__TEXTO PARA LEER__.
════

En España hay 8,6 millones de pensionistas, 5,1 millones de los cuales son jubilados (el resto, viudas y huérfanos). 2,2 millones de pensionistas cobran menos de 500 euros de pensión, y menos de la mitad superan el equivalente al salario mínimo. En Euskadi la pensión media de los 491 mil pensionistas alcanza los 945 euros, frente a los 760 de la pensión media estatal.
Nuestros 300 mil jubilados disponen de una pensión media de 1.077 euros, algo superior a los 721 euros que cobran de media los jubilados andaluces , pero tampoco es para echar cohetes. En España, la jubilación media es de 861 euros, y solamente 1,5 millones de jubilados alcanzan los 1.000 euros de pensión, junto a 396 mil incapacitados, viudas y huérfanos. Menos de 2 millones de pensionados llegan a mileuristas .
Es importante retener las cifras, porque el gobierno central ha decidido que lo mejor que puede hacer ahora con las pensiones es reducir el importe de las pensiones futuras, las de quienes se vayan a jubilar dentro de diez años, respecto a lo que cobrarían si se jubilasen hoy. Para ello propone fundamentalmente elevar la edad de jubilación legal hasta los 67 años, elevar la edad mínima de jubilación desde los 57 años actuales, incrementar el número mínimo de años cotizados para acceder a la pensión y aumentar el periodo de cómputo para calcular la pensión. Considera que de este modo podría recortar el gasto en pensiones en 4 puntos del PIB... a partir de 2030.
Para realizar estas curiosas propuestas, el gobierno se permite presentar, en un documento dirigido a la Comisión europea, unas proyecciones de gasto en pensiones que llegan ¡hasta 2060 !. Le sugiero, amable lector, que piense en una fecha cualquiera del siglo XX . Digamos 1920, o quizá 1948. ¿A quien se le puede ocurrir pensar que con la realidad de la economía de esos años, se hubiera podido proyectar la situación cincuenta años hacia el futuro, y acertar con la realidad de 1970, de 1998? Pues si, alguien se cree capaz de semejante hazaña, al menos en el Ministerio español de Economía y Hacienda y en el Grupo de Trabajo de Envejecimiento de la CE. Me parece pasmoso que alguien piense que puede estimar los hijos que piensan tener los niños que ahora tienen cinco o diez años dentro de veinte años, que serán a su vez lo s trabajadores que cotizarán a la Seguridad Social dentro de cincuenta. Sin hablar por supuesto de los movimientos internacionales de población, cada vez más dinámicos en un mundo globalizado.

════

__TAREAS Y EJERCICIOS__.
#1 Responde estas preguntas sobre el texto de las pensiones:
(a) ¿Cuál es la pensión media de los pensionistas en Euskadi?
(b) ¿Hasta qué edad propone el gobierno elevar la edad de jubilación legal?
(c) ¿Hasta qué año llegan las proyecciones de gasto en pensiones que el gobierno presenta a la Comisión europea?
#2 Escribe una continuación del texto de las pensiones que arranque justo después de su última oración.

__REGISTROS GUARDADOS__.
════

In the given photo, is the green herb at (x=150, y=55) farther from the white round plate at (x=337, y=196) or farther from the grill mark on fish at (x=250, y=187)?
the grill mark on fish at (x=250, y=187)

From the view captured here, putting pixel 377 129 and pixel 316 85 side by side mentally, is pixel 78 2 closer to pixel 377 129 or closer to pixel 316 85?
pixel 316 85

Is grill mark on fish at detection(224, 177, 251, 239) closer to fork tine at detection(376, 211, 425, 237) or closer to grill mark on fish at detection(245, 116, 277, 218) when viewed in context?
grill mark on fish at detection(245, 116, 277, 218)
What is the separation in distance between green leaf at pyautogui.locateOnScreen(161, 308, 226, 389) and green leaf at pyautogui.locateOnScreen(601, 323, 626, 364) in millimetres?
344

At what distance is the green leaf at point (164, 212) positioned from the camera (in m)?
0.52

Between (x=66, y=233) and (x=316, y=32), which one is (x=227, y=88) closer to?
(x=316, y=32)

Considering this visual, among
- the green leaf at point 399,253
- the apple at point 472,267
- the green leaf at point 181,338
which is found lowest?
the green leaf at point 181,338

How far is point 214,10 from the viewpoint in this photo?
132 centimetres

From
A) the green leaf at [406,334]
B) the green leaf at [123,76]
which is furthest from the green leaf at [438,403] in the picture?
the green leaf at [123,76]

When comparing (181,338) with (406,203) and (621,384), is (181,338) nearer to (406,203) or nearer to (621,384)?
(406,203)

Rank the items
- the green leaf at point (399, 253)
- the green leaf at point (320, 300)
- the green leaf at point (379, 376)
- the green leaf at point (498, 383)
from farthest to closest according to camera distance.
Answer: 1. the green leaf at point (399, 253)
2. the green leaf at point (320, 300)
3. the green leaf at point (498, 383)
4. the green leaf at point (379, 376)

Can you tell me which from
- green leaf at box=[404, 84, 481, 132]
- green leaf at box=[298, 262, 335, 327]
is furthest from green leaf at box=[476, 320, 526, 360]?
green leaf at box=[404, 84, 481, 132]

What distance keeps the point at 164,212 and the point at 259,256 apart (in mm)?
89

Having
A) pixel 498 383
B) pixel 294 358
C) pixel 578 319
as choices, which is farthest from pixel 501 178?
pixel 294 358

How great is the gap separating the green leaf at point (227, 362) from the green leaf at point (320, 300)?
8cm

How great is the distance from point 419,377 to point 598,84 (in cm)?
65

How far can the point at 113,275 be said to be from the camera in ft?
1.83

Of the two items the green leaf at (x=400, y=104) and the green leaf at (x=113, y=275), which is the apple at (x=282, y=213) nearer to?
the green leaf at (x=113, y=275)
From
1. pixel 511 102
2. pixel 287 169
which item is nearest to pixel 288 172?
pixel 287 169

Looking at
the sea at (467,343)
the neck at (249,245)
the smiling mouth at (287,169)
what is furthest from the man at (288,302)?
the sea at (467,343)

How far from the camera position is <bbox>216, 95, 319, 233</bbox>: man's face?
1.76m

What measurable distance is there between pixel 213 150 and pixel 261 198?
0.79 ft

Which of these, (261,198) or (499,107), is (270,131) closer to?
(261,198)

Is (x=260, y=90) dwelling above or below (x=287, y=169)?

════

__RESPUESTAS EN ORDEN__.
#1
(a) 945 euros.
(b) Hasta los 67 años.
(c) Hasta 2060.

#2
Algún periódico afecto al régimen se ha permitido remedar la famosa frase del presidente norteamericano, ¡es la demografía, estúpidos !. Al parecer han descubierto que la economía es cosa harto ideológica, y se han sacado de la chistera un nuevo talismán, las proyecciones demográficas, para intentar que el paisanaje se trague la píldora. Pero la memoria es corta, y al parecer se han olvidado de las grandes y pequeñas predicciones demográficas que no se cumplieron, desde las que hablaban a principio de los sesenta de 10.000 millones de habitantes para inicios del siglo XXI , o más cerca, los agoreros anuncios de algunos cercanos colaboradores de La Moncloa , anunciando la quiebra de la seguridad social sucesivamente para 1996, 1998, 2000 y 2005, cuando la población en edad activa crecía en unas 70 mil personas al trimestre. A partir de 1995 la tasa de incorporación se duplicó, y los promotores ideológicos de las pensiones privadas tuvieron que retrasar la fecha del cataclismo anunciado hasta 2020.
Hace unos años me contaba un amigo como la UNICEF les había encargado un estudio demográfico para identificar los factores que determinaban las tasas de fecundidad muy diversas en los países centroamericanos. Tras más de un año de concienzudo trabajo, la conclusión fue evidente: en unos países tienen tasa de fecundidad más altas "porque cogen mucho" (sic). Hasta aquí llega el análisis científico.
Ahora, con la crisis y la destrucción de 1,8 millones de empleos (82 mil en Euskadi ) desde 2007, parece que los cenizos vuelven por sus fueros. Pero el hecho es que hoy trabajan y cotizan a la Seguridad Social 3 millones de trabajadores más que hace diez años. Y las proyecciones razonables, digamos a diez años, las del propio gobierno para 2020, dicen que el gasto total en pensiones aumentará menos de un punto porcentual del PIB. ¿Cómo se explica entonces el lío que ha montado el gobierno con su propuesta? Esta es la parte más difícil del análisis. ¿Se trata de una cortina de humo para alimentar a la canallesca (la prensa) y hacer que se olviden del fiasco que está suponiendo la presidencia española de la UE? ¿Quizá el gobierno está decidido a reducir las cotizaciones a la Seguridad Social y para ello tiene que, previamente, reducir el coste de las pensiones? ¿Considera acaso que para ayudar a la banca lo mejor es meterle el miedo en el cuerpo al personal para relanzar los fondos de pensiones privados, algo tocados por la crisis financiera, por sus elevados costes y bajos rendimientos? (En el documento para la revisión del Pacto de Toledo, el gobierno se queja de "la falta de interés del mercado por este tipo de productos", y de que algo hay que hacer al respecto, en una inesperada réplica a la soberanía del consumidor).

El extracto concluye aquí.